═════ Entries ═════

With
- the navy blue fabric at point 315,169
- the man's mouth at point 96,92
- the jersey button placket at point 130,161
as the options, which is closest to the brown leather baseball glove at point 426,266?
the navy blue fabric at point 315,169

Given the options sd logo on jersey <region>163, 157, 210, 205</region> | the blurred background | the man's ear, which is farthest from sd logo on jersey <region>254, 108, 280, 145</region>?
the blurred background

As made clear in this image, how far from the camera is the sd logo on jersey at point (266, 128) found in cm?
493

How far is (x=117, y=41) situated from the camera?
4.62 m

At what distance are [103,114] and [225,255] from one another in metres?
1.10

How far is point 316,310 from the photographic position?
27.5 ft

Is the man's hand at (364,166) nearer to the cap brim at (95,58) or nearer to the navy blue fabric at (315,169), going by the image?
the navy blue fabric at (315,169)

═════
═════ Entries ═════

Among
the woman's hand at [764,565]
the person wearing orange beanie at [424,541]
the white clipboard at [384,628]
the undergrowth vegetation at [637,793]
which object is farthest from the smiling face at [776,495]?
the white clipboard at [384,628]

═════
═════ Entries ═════

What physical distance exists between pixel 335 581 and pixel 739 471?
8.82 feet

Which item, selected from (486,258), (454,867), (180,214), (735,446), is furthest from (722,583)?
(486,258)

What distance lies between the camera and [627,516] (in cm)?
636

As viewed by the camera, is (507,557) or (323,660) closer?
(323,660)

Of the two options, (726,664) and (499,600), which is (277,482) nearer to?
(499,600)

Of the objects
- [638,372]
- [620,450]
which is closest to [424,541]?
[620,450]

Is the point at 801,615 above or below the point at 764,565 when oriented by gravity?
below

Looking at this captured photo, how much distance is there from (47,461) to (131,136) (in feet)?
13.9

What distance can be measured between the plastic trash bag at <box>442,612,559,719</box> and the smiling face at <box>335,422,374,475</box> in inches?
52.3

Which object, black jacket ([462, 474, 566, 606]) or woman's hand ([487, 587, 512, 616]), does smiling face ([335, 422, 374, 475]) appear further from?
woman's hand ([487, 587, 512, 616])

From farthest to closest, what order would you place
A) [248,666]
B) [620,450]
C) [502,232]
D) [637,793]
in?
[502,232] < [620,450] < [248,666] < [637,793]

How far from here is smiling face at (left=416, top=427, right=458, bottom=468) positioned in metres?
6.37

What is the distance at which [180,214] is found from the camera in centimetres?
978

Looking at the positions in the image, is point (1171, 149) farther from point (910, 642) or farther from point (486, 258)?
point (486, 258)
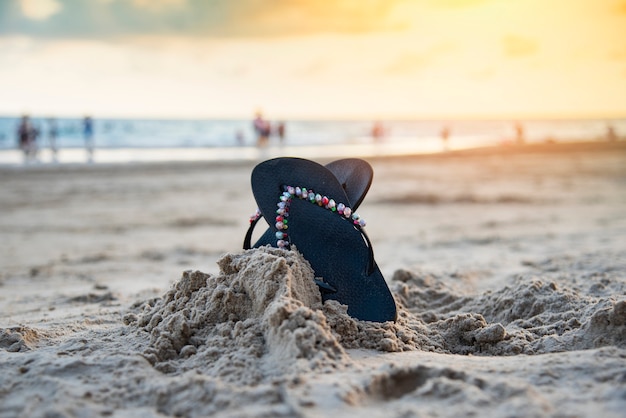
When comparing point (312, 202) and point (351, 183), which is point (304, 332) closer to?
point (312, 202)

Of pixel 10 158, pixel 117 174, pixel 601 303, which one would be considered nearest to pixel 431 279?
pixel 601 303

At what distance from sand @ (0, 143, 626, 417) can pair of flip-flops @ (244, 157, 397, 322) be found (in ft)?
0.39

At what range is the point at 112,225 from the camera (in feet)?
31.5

═════

[Set exercise] Locate each line in the data above that contains the word "would" and copy those lines.

[Correct response]
From farthest to closest, what order would you place
Of pixel 10 158, pixel 117 174, pixel 601 303, which one would be considered nearest to pixel 431 279?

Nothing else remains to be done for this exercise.